Au‑delà de l’hommage rendu aux pionniers des théories de la croissance, c’est toute la base de l’analyse néoclassique traditionnelle de la croissance qui est résumée dans ces quelques mots. Solow rappelle que ses deux textes sont à l’origine de la théorie néoclassique de la croissance. Arrêtons‑nous un instant sur chacun d’eux :

  • le premier « A Contribution to the Theory of Economic Growth », publié en 1956, fournit les outils pour l’analyse de la croissance ;
  • le second « Technical Change and the Aggregate Production Function », publié en 1957, concerne le rôle du changement technique sur la croissance.

Dès le début, l’analyse néoclassique accepte de séparer l’étude de la croissance de celle du progrès technique. En fait, la question du progrès technique apparaît déjà dans l’article de 1956 mais est rapidement évoquée. Le progrès technique neutre au sens de Hicks est traité dans l’avant‑dernier paragraphe, au même titre que les variations de l’offre de travail, de la propension à épargner, de l’imposition et de la croissance de la population.

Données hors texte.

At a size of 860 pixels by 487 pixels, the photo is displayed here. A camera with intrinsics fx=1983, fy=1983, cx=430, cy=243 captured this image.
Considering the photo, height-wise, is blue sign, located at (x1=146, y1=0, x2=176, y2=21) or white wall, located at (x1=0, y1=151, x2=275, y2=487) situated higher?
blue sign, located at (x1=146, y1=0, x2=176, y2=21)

La séparation de facto des thèmes est intrinsèque aux théories néoclassiques. Elle peut être illustrée par deux exemples similaires non‑exhaustifs :

  • le premier correspond aux six leçons données par Solow [1970] lui‑même à l’Université de Warwick en Grande‑Bretagne en 1969. C’est dans la seconde moitié de la deuxième leçon seulement qu’est abordé le « progrès technologique » après une longue description des outils d’analyse de la croissance ;
  • le second exemple correspond au survey publié dans l’Economic Journal en 1964 par Hahn et Matthews. Les auteurs présentent d’abord « ces aspects de la théorie de la croissance qui peuvent être abordés en écartant le progrès technique » 129 avant de s’intéresser au progrès technique proprement dit.

La séparation de la croissance et du progrès technique n’est pas une singularité, mais constitue la base des théories néoclassiques de la croissance. Ses partisans mettent en avant la rigueur de sa construction qui, à partir d’un modèle basique, permet de traiter différents problèmes comme une augmentation de la population, une modification des comportements d’épargne ou encore un changement de l’état de la technologie, à la manière du modèle proposé par Solow en 1956.

Notes
129.

« Those parts of the theory of growth than can be dealt with in abstraction from technical progress », Hahn ‑ Matthews [1964], p. 780.